We read in 1 Corinthians 13:13 “And now abides faith, hope, love, these three. But the greatest of these is love.” How can hope be listed as a foundation of being a Christian? The answer is that the Christian concept of hope does not mean “wish.”
The lexicon tells me that the word translated hope literally means to expect, to look for, to await. It is not to wish for something to happen. In Romans 4:16-22, Paul speaks of Abraham being the father of many nations, and he says Abraham “believed in hope”? Does that mean Abraham hoped that God did not lie to him about his future? That is absurd. Verse 19 tells us that Abraham believed and was not weak in faith. Abraham’s hope was looking for what was about to happen.
The Christian concept of hope does not depend on what we possess, what we can do for ourselves, nor what any other human may do for us. We don’t hope (wish) that we will go to heaven.
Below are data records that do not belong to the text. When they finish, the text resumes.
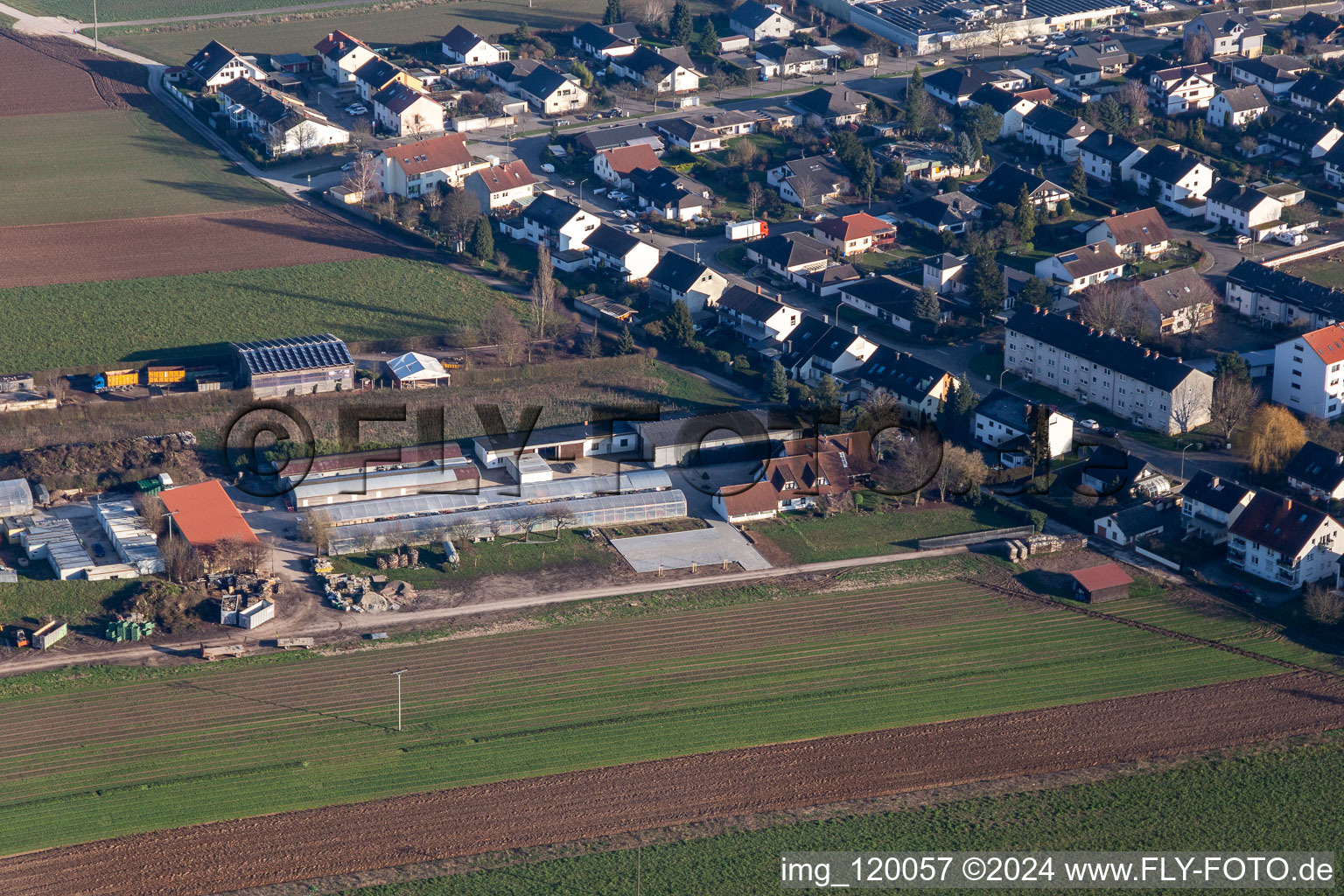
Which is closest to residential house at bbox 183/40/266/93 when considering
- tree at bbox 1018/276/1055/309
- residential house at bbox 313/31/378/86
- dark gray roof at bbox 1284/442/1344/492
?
residential house at bbox 313/31/378/86

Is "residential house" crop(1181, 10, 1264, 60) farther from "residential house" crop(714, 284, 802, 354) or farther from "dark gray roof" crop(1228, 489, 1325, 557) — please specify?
"dark gray roof" crop(1228, 489, 1325, 557)

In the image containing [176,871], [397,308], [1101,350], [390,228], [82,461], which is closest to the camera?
[176,871]

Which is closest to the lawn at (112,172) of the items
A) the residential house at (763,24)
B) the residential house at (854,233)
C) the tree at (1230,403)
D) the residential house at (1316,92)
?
the residential house at (854,233)

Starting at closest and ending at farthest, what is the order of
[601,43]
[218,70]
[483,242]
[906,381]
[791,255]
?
[906,381], [791,255], [483,242], [218,70], [601,43]

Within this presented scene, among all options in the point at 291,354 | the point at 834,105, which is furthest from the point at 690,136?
the point at 291,354

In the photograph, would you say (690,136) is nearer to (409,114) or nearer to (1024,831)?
(409,114)

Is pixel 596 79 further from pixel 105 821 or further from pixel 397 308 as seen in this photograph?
pixel 105 821

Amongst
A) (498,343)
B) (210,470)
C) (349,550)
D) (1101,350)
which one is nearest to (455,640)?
(349,550)
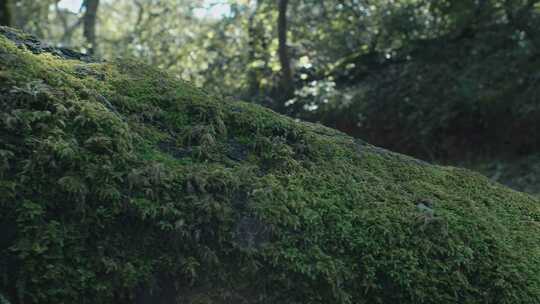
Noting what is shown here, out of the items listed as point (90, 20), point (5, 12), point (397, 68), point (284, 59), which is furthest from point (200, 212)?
point (90, 20)

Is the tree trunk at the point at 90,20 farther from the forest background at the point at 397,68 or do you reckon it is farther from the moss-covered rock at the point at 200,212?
the moss-covered rock at the point at 200,212

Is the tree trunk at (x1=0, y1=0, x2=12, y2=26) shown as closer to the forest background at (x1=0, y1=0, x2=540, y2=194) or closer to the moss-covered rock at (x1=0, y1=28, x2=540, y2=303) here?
the forest background at (x1=0, y1=0, x2=540, y2=194)

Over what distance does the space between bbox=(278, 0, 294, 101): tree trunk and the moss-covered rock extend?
8251 mm

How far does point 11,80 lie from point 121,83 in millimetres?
591

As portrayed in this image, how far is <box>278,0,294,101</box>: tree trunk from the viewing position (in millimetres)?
10953

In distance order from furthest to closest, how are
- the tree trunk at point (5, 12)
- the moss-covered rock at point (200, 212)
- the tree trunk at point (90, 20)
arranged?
1. the tree trunk at point (90, 20)
2. the tree trunk at point (5, 12)
3. the moss-covered rock at point (200, 212)

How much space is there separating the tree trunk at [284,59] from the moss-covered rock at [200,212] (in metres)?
8.25

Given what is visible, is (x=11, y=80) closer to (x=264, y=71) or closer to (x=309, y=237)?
(x=309, y=237)

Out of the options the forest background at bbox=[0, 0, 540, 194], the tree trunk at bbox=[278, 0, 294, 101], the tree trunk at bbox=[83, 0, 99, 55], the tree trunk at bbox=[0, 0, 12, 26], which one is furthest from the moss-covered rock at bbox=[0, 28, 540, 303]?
the tree trunk at bbox=[83, 0, 99, 55]

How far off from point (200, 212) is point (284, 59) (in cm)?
926

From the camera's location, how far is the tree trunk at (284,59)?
10953 mm

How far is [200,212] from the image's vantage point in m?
2.17

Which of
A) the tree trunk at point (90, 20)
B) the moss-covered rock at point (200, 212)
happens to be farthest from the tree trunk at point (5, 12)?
the moss-covered rock at point (200, 212)

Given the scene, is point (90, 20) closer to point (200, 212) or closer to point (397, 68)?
point (397, 68)
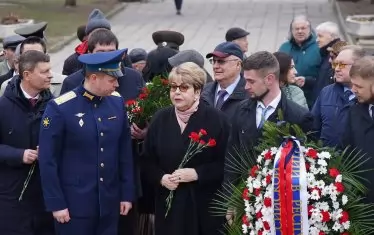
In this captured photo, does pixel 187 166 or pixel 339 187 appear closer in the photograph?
pixel 339 187

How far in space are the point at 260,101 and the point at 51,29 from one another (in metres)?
19.6

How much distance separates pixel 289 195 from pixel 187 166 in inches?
43.6

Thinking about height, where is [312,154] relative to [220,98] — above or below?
below

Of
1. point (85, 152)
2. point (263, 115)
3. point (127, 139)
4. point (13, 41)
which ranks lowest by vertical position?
point (85, 152)

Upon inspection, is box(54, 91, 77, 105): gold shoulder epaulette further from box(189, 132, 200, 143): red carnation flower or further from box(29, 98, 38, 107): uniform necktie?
box(189, 132, 200, 143): red carnation flower

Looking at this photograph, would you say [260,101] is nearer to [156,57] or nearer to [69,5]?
[156,57]

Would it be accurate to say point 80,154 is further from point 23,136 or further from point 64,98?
point 23,136

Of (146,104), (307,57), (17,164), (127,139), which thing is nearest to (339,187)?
(127,139)

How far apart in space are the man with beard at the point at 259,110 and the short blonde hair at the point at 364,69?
18.9 inches

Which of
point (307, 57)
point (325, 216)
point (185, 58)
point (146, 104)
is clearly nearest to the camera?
point (325, 216)

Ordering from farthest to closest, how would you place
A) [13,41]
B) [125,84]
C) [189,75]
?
[13,41] → [125,84] → [189,75]

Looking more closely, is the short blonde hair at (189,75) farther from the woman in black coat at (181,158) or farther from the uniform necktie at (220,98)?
the uniform necktie at (220,98)

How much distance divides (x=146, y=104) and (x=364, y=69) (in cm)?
183

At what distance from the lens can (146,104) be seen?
20.6 ft
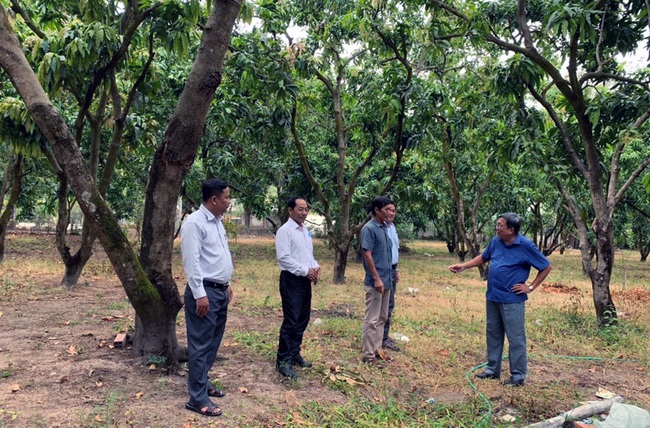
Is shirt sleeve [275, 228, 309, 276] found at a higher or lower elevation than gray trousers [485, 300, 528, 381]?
higher

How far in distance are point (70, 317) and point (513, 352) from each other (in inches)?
224

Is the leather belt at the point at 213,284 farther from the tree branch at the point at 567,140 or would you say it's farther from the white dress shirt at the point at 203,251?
the tree branch at the point at 567,140

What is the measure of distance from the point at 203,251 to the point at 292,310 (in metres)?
1.26

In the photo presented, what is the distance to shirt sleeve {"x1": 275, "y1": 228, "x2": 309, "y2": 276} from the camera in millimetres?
4570

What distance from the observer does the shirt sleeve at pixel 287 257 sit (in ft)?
15.0

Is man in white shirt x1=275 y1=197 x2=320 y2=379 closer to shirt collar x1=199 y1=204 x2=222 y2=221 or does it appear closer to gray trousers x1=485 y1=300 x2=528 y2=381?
shirt collar x1=199 y1=204 x2=222 y2=221

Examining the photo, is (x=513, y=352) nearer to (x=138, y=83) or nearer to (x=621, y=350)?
(x=621, y=350)

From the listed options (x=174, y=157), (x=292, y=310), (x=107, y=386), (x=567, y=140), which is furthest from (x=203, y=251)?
(x=567, y=140)

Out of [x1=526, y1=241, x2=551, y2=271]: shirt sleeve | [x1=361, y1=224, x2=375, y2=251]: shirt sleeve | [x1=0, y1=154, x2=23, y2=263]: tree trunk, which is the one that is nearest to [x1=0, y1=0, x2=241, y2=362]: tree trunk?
[x1=361, y1=224, x2=375, y2=251]: shirt sleeve

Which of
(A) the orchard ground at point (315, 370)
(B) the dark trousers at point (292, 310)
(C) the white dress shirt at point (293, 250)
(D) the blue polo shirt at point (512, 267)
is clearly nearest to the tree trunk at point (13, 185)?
(A) the orchard ground at point (315, 370)

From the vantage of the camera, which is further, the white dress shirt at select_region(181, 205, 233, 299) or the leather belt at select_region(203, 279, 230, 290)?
the leather belt at select_region(203, 279, 230, 290)

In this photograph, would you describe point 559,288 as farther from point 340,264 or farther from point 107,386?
point 107,386

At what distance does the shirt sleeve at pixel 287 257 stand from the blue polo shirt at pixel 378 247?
3.01 ft

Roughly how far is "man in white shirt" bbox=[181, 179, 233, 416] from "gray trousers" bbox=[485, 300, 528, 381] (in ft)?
8.99
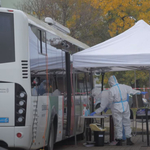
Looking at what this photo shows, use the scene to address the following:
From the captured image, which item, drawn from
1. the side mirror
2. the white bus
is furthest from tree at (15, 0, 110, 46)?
the side mirror

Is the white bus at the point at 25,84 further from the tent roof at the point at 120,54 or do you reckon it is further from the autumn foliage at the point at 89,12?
the autumn foliage at the point at 89,12

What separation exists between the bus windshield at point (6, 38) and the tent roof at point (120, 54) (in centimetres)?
383

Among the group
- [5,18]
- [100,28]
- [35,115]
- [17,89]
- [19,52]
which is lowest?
[35,115]

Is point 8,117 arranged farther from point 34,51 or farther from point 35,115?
point 34,51

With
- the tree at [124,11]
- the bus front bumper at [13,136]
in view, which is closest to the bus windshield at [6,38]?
the bus front bumper at [13,136]

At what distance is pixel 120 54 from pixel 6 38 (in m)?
4.12

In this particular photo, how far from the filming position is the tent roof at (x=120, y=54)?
11.4m

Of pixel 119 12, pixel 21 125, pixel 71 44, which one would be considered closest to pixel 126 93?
pixel 71 44

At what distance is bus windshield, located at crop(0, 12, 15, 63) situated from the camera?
8.18 meters

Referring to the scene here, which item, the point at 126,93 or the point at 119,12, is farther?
the point at 119,12

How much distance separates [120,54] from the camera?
37.8 ft

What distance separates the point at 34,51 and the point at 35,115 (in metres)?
1.30

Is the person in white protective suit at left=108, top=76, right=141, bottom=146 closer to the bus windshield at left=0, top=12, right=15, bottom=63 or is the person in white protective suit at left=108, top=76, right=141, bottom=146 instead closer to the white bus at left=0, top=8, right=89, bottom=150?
the white bus at left=0, top=8, right=89, bottom=150

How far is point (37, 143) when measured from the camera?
349 inches
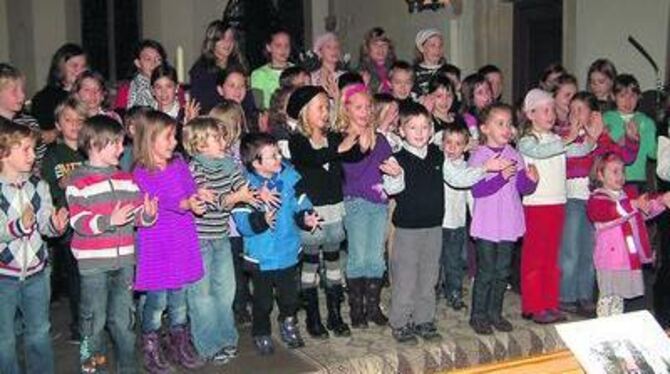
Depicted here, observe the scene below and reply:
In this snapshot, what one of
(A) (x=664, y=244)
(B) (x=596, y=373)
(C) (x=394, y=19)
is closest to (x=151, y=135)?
(B) (x=596, y=373)

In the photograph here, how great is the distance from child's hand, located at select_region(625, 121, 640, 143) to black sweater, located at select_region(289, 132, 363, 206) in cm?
221

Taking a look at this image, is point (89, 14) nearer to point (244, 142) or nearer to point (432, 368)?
point (244, 142)

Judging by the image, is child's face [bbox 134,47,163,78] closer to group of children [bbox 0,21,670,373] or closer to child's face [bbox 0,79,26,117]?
group of children [bbox 0,21,670,373]

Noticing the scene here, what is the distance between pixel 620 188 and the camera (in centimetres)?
562

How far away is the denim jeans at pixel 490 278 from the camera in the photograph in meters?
5.44

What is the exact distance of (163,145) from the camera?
466 centimetres

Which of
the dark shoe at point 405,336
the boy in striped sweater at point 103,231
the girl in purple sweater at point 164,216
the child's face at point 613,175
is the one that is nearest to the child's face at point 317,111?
the girl in purple sweater at point 164,216

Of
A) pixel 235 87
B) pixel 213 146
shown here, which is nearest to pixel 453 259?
pixel 235 87

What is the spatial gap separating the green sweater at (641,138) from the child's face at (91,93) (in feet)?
12.1

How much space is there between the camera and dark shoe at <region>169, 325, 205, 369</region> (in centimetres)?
494

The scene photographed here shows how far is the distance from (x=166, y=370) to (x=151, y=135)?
52.7 inches

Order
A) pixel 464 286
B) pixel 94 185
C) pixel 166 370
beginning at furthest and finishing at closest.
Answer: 1. pixel 464 286
2. pixel 166 370
3. pixel 94 185

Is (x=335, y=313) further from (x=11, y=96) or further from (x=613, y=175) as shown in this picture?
(x=11, y=96)

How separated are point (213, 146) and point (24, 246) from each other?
1159mm
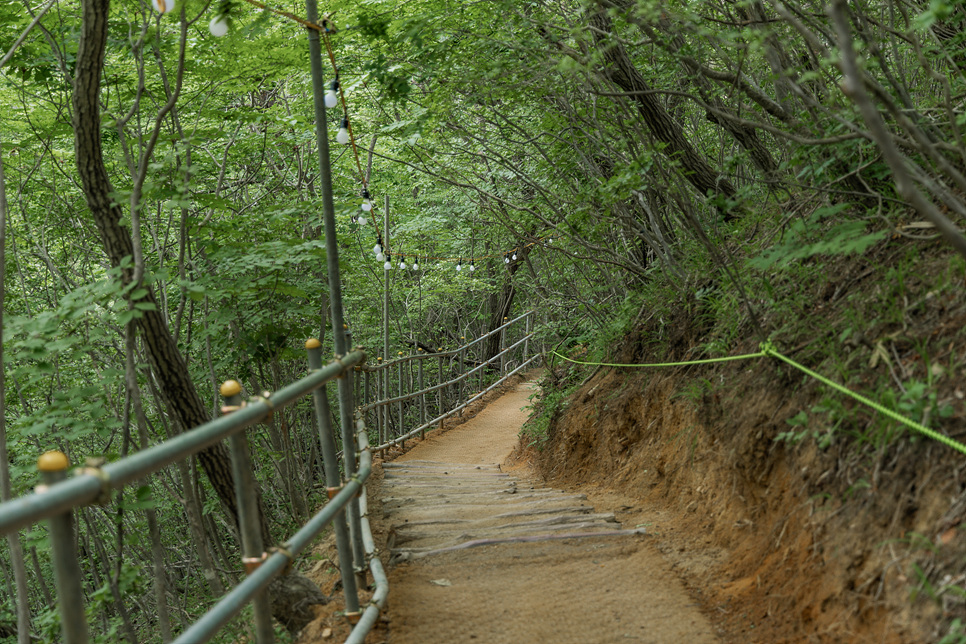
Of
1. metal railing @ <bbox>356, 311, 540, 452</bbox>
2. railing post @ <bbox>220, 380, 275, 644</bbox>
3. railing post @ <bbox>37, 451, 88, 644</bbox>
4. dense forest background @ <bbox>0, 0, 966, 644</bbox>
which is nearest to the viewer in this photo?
railing post @ <bbox>37, 451, 88, 644</bbox>

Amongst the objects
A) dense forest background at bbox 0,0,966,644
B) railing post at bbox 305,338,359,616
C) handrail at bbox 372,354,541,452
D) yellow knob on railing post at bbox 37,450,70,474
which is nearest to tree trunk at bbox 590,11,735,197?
dense forest background at bbox 0,0,966,644

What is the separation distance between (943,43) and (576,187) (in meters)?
2.93

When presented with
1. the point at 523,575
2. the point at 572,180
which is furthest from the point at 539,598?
the point at 572,180

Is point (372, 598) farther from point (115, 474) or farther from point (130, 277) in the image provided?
point (130, 277)

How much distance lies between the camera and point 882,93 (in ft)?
6.88

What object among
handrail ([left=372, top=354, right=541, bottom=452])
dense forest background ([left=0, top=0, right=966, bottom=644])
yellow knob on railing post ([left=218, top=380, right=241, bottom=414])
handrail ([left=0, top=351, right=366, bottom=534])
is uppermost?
dense forest background ([left=0, top=0, right=966, bottom=644])

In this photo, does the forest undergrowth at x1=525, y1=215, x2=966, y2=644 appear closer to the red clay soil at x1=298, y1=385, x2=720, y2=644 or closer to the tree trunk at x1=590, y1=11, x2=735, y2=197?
the red clay soil at x1=298, y1=385, x2=720, y2=644

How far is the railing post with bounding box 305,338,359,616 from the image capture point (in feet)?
8.32

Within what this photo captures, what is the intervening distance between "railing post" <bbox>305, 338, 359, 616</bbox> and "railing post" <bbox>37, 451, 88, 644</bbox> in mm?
1303

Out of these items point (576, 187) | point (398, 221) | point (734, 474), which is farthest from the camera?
point (398, 221)

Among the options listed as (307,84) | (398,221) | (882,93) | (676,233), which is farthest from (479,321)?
(882,93)

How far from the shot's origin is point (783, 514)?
108 inches

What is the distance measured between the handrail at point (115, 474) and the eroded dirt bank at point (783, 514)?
1778 millimetres

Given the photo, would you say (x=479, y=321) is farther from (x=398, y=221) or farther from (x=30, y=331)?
(x=30, y=331)
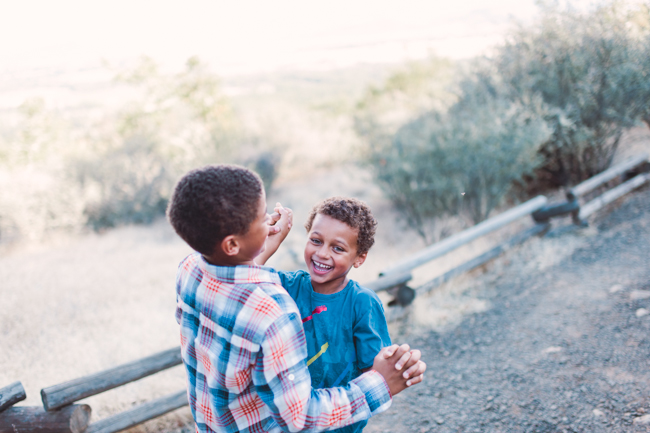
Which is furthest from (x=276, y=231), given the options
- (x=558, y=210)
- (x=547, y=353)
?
(x=558, y=210)

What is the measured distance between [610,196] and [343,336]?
690 cm

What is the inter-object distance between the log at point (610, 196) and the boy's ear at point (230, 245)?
649 cm

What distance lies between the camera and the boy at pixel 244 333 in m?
1.10

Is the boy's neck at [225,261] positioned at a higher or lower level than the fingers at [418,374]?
higher

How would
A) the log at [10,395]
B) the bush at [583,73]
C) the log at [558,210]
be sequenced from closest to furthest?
the log at [10,395], the log at [558,210], the bush at [583,73]

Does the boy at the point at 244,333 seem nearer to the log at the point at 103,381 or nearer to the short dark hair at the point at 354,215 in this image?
the short dark hair at the point at 354,215

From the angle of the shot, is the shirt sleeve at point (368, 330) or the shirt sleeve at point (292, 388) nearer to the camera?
the shirt sleeve at point (292, 388)

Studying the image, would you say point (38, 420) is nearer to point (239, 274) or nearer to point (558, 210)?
point (239, 274)

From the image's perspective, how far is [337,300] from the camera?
145 cm

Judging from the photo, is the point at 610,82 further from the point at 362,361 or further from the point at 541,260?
the point at 362,361

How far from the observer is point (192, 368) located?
1.32 metres

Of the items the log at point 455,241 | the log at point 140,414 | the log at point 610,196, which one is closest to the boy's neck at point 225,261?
the log at point 140,414

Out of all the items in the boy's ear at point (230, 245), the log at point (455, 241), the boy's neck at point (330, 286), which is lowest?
the log at point (455, 241)

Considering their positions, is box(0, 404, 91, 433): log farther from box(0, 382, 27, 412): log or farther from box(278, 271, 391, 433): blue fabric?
box(278, 271, 391, 433): blue fabric
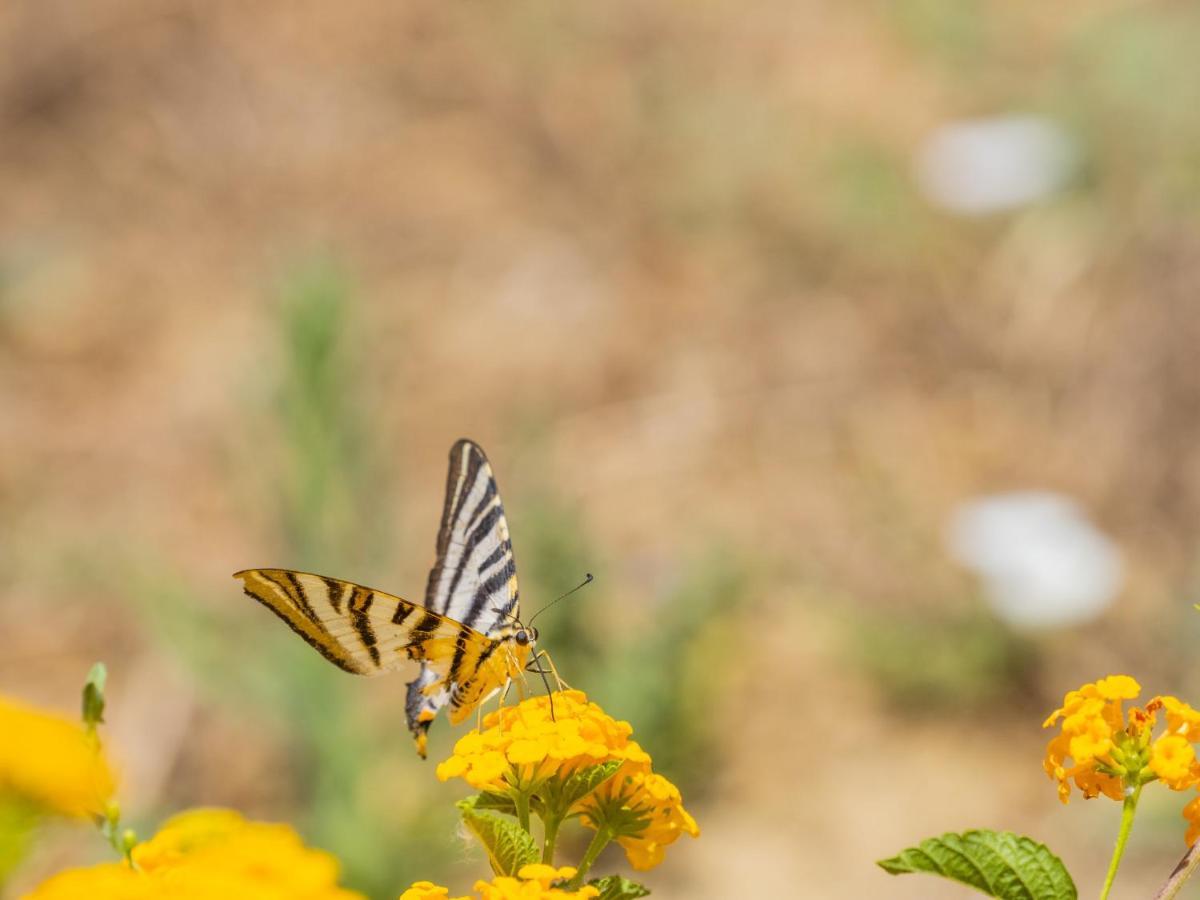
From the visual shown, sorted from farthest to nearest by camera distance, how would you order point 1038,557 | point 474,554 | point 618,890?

We look forward to it. Read 2 Timothy 4:6-8 and see if you think Paul expresses the WISH that heaven awaits him. He looked forward to heaven.
Over and over, we see this Christian concept of hope in the Bible. In 2 Corinthians 1:10, Paul wrote, “On Him we have set our hope that He will continue to deliver us.” He did not say we wish He could or would. Colossians 1:27 speaks of the “hope of glory.” Not that we wish it was, but that we are waiting for it. In 1 Thessalonians 5:8, Paul refers to Christians and repeats the message of our key passage in 1 Corinthians 13:13. He wrote, “Let us be sober, putting on the breastplate of faith and love; and for the helmet the HOPE of salvation.” Notice that this is a covering for the head, the most sensitive part of our bodies. Notice it is not the “wish of salvation.” It is “the hope of salvation.” It is the expectancy, the things we are waiting for.
In Hebrews 6:17-20, we see this stated again. Read the passage. Notice that there are two unchangeable things. One is that God cannot lie. The other is that our HOPE is an anchor for us. That is our promise of salvation. In Romans 15:13, we see God referred to as the “God of HOPE.” The God of promise. The God we can look forward to. Not the God of “maybe” or “possibly” or “could be.” Things like the current pandemic can be approached fearlessly by Christians because we have the assurance that something better is coming – guaranteed!!